In most cases, security proofs are reductionist, i.e. they construct from an (arbitrary but computationally bounded) adversary that would break the security of the cryptographic construction with some reasonable probability another computationally bounded adversary that would break a hardness assumption with reasonable probability. This approach, known as provable security, is in principle able to deliver rigorous and detailed mathematical proofs.
However, new cryptographic designs (and consequently their security analyses) are increasingly complex, and there is a growing emphasis on shifting from algorithmic descriptions to implementation-level descriptions that account for implementation details, recommendations from standards when they exist, and possibly side-channels. As a consequence, cryptographic proofs are becoming increasingly error-prone and difficult to check.
One promising solution to address these concerns is to develop machine-checked frameworks that support the construction and verification of cryptographic systems. In this talk, I will present the state of the art in computer-assisted cryptography and outline future directions for computer-assisted cryptography, notably in terms of automated reasoning.
Geordie Williamson (University of Sydney)
Title: How can machine learning help pure mathematicians?

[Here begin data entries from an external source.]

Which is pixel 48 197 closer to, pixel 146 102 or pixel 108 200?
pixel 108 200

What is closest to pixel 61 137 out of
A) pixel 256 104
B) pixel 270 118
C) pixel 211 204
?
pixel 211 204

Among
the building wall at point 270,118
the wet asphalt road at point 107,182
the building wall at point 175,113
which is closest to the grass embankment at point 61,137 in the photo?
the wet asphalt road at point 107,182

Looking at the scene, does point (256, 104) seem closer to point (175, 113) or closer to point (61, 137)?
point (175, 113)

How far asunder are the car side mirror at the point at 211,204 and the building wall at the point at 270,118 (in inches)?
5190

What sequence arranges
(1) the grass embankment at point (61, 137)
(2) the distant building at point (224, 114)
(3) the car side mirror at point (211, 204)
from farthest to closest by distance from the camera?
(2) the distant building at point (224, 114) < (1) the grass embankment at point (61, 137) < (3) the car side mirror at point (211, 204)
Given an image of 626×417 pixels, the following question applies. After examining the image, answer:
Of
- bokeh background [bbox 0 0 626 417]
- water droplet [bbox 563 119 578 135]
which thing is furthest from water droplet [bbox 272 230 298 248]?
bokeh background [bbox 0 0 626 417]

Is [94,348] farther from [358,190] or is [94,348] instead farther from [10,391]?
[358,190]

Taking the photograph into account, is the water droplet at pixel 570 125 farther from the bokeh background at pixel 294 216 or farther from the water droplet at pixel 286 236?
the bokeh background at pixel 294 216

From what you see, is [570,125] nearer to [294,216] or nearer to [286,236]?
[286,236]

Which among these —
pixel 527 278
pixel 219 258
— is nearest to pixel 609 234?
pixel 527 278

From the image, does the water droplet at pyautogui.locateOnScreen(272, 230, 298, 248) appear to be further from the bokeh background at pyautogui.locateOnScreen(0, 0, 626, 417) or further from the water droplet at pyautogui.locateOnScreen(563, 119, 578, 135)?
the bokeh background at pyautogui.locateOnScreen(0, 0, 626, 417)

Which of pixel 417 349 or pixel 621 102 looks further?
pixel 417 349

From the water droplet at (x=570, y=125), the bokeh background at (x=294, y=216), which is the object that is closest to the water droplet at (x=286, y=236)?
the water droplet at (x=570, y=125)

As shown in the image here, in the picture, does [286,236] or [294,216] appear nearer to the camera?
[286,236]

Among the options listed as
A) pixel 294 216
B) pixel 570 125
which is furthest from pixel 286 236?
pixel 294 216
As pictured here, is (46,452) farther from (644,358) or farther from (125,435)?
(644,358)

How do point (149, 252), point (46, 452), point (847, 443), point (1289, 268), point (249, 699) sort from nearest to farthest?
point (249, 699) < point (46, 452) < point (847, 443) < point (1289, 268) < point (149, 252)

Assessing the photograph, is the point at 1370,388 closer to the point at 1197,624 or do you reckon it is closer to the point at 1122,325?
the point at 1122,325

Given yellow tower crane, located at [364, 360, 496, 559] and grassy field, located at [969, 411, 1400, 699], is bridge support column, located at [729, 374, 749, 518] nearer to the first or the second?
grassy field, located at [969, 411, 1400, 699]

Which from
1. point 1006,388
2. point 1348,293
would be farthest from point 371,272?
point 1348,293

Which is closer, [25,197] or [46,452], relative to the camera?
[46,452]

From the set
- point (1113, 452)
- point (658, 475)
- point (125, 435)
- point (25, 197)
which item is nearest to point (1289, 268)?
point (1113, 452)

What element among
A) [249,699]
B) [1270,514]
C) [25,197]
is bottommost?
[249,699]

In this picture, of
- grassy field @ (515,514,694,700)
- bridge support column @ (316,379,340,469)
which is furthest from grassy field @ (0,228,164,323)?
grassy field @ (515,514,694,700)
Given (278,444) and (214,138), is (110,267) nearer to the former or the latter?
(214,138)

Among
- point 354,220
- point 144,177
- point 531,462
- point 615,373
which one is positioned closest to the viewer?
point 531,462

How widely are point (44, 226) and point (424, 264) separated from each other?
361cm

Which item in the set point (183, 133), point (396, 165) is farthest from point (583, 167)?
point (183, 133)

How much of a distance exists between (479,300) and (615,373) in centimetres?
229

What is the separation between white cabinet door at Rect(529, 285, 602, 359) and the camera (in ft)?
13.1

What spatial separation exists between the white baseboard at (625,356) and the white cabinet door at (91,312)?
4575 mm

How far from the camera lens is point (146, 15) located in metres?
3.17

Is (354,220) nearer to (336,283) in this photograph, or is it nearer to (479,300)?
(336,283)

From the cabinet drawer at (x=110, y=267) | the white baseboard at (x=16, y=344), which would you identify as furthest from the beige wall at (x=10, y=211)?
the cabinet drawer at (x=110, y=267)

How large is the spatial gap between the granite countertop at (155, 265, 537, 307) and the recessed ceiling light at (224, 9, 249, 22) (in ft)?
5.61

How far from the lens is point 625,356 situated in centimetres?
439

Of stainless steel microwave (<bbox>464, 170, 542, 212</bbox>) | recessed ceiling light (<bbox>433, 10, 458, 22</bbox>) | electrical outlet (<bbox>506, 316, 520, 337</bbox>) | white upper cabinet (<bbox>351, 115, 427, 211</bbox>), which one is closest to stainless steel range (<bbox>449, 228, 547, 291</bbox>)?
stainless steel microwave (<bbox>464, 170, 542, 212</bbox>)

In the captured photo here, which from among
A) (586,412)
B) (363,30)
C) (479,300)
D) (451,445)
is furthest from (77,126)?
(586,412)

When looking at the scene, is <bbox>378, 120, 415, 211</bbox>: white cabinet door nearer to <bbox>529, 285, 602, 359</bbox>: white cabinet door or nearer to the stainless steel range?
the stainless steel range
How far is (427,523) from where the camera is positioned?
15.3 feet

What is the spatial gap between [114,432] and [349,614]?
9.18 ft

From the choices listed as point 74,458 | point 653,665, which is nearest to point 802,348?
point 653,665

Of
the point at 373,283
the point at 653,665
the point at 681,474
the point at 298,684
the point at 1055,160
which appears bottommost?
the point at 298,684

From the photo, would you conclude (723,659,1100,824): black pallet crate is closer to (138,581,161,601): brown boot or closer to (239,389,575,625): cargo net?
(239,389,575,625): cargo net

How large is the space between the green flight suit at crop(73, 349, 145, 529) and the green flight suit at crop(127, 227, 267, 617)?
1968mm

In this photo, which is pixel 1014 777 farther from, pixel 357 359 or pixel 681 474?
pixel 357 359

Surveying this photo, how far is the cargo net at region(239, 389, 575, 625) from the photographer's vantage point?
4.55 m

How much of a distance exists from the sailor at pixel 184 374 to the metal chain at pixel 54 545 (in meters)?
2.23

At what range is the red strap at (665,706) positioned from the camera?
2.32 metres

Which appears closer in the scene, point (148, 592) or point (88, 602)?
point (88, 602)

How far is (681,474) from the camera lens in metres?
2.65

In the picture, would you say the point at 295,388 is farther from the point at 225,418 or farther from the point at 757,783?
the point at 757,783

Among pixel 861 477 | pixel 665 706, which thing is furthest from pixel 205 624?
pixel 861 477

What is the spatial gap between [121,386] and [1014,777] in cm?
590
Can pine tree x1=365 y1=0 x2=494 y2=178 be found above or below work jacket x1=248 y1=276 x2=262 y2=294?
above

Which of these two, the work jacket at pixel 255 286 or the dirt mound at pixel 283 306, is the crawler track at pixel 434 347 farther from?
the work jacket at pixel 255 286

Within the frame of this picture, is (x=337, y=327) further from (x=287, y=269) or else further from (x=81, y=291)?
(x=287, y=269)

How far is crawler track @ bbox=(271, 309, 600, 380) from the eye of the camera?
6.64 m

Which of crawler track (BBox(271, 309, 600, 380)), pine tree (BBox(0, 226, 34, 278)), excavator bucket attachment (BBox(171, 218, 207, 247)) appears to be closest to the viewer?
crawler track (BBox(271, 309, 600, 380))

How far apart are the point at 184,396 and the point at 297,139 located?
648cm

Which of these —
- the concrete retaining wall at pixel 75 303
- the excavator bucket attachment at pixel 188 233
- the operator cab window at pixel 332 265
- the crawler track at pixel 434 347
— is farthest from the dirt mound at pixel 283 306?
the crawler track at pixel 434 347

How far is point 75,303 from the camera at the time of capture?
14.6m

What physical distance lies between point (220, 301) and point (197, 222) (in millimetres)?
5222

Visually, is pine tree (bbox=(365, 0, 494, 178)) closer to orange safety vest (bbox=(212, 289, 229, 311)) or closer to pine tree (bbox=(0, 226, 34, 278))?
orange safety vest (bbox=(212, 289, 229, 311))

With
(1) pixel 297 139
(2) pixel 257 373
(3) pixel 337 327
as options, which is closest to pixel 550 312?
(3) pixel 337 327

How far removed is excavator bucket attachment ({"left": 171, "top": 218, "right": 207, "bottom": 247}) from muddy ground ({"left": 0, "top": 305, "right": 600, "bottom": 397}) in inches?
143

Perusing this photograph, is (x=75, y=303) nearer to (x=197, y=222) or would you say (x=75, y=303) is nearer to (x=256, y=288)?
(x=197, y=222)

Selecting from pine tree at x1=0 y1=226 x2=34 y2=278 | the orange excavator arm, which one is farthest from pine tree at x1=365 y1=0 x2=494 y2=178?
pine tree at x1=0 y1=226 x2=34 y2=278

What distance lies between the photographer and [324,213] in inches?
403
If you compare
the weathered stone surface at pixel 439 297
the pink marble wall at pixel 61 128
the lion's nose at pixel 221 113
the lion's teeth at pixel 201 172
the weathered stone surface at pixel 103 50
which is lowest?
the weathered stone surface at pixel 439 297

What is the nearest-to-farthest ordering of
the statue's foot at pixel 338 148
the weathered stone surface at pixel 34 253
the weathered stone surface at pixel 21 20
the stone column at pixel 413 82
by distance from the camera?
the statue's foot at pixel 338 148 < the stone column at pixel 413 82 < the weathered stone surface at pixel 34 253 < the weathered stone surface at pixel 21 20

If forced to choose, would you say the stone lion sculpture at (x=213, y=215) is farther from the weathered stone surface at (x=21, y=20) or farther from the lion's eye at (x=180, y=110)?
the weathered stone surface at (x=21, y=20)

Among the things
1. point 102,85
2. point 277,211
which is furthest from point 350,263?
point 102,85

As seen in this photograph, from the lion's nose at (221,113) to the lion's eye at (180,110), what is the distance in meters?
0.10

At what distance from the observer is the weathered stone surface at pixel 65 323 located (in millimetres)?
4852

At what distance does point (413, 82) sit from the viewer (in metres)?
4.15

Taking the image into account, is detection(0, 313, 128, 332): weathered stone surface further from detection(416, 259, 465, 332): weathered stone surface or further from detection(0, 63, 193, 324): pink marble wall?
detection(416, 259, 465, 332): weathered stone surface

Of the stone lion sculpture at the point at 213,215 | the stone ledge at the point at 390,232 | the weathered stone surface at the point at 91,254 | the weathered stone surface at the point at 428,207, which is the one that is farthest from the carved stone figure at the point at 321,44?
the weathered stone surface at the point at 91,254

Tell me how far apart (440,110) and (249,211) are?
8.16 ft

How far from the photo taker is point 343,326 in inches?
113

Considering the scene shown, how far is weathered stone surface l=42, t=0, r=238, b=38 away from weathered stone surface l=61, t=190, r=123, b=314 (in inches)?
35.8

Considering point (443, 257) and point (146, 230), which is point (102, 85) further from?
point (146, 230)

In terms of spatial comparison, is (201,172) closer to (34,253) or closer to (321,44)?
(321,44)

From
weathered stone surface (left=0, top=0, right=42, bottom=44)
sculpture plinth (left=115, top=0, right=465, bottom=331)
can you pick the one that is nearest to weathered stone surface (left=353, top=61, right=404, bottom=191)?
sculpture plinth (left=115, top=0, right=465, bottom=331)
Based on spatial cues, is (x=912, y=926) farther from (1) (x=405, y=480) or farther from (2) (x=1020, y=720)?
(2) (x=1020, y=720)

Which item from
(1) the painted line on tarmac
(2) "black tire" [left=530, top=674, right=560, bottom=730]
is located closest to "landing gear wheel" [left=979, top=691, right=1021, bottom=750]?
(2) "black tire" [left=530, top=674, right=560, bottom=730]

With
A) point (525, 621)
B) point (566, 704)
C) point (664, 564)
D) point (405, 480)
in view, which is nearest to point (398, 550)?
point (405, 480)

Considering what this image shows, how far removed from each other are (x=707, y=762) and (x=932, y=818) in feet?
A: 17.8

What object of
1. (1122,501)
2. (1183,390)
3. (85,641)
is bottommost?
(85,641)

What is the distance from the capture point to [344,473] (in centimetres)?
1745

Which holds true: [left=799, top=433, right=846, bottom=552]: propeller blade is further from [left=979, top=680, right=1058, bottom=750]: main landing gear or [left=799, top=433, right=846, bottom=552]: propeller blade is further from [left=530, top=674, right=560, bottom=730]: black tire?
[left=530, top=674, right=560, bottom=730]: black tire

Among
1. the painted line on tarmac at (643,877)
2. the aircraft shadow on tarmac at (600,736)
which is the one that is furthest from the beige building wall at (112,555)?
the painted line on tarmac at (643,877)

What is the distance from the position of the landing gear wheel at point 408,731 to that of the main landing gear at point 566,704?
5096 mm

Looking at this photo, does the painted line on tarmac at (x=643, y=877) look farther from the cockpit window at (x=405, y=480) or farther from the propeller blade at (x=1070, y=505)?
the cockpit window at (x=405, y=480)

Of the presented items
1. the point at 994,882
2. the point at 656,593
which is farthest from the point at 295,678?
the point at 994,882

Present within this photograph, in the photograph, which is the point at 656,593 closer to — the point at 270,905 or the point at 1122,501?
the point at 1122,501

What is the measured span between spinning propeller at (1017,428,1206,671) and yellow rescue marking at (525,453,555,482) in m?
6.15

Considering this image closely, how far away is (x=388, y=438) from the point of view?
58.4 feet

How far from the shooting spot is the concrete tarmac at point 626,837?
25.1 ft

Abstract: The last few years have seen the first applications of machine learning in pure mathematics. I will survey some of these, including recent work with the DeepMind team on Bruhat intervals. All applications that I know of so far are tentative. My sense is that we are beginning to explore a rich world, but I could certainly be wrong. I will try to explain the main lessons that I have learnt and where we might hope to see interesting results in the future.
Tony Wu (Google, Stanford University)
Title: Autoformalization with Large Language Models
Abstract: Autoformalization is the process of automatically translating from natural language mathematics to formal specifications and proofs. A successful autoformalization system could advance the fields of formal verification, program synthesis, and artificial intelligence. While the long-term goal of autoformalization seemed elusive for a long time, we show large language models provide new prospects towards this goal.